--- WRITTEN TASK ---
Return every record verbatim.

--- MATERIAL TO PROCESS ---
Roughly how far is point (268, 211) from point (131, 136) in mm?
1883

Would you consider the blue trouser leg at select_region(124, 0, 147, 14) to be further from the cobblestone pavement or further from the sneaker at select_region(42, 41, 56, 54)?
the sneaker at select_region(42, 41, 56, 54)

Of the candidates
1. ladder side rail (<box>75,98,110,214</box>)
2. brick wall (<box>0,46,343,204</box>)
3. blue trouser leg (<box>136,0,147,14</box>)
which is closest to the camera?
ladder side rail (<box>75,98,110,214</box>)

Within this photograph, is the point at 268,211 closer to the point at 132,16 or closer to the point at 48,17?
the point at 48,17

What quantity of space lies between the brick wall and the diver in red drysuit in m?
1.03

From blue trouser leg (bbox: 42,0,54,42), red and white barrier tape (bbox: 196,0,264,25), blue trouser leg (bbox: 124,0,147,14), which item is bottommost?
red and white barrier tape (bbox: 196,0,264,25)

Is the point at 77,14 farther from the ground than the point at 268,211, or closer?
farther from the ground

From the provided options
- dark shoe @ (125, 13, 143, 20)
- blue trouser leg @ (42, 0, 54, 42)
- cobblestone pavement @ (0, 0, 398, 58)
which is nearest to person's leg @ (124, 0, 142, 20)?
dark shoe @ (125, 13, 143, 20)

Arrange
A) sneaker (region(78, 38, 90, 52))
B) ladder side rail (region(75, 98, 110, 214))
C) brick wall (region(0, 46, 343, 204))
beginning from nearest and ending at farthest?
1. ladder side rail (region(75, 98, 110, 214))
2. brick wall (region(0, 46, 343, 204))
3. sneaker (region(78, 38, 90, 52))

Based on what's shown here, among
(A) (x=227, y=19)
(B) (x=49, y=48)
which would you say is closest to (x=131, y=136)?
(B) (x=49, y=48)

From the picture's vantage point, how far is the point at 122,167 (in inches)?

--- ANSWER TO THIS EXERCISE ---
Roughly how far is point (268, 211) from point (131, 136) in mm?
1883

Would you consider the blue trouser leg at select_region(124, 0, 147, 14) to be further from the cobblestone pavement or further from the sneaker at select_region(42, 41, 56, 54)?
the sneaker at select_region(42, 41, 56, 54)

Of the candidates
1. ladder side rail (<box>75,98,110,214</box>)
2. brick wall (<box>0,46,343,204</box>)
3. blue trouser leg (<box>136,0,147,14</box>)
which is closest to the camera?
ladder side rail (<box>75,98,110,214</box>)

Within this photograph, is the point at 268,211 closer to the point at 132,16 or closer to the point at 48,17?
the point at 48,17

What quantity of space lies between the brick wall and the diver in red drysuit in m?
1.03

From blue trouser leg (bbox: 42,0,54,42), red and white barrier tape (bbox: 196,0,264,25), blue trouser leg (bbox: 124,0,147,14), which item is bottommost?
red and white barrier tape (bbox: 196,0,264,25)

Is the point at 77,14 farther from the ground than the point at 268,211, or closer?
farther from the ground

From the provided options
- dark shoe @ (125, 13, 143, 20)
- blue trouser leg @ (42, 0, 54, 42)
- cobblestone pavement @ (0, 0, 398, 58)
which is nearest to person's leg @ (124, 0, 142, 20)?
dark shoe @ (125, 13, 143, 20)

Arrange
A) sneaker (region(78, 38, 90, 52))
B) ladder side rail (region(75, 98, 110, 214))
C) brick wall (region(0, 46, 343, 204))
beginning from nearest and ending at farthest?
1. ladder side rail (region(75, 98, 110, 214))
2. brick wall (region(0, 46, 343, 204))
3. sneaker (region(78, 38, 90, 52))

Based on what's shown here, among
(A) (x=227, y=19)
(B) (x=49, y=48)
which would you say is closest to (x=131, y=136)?
(B) (x=49, y=48)

From the picture's vantage point, how far is the point at 122,167 (in inches)?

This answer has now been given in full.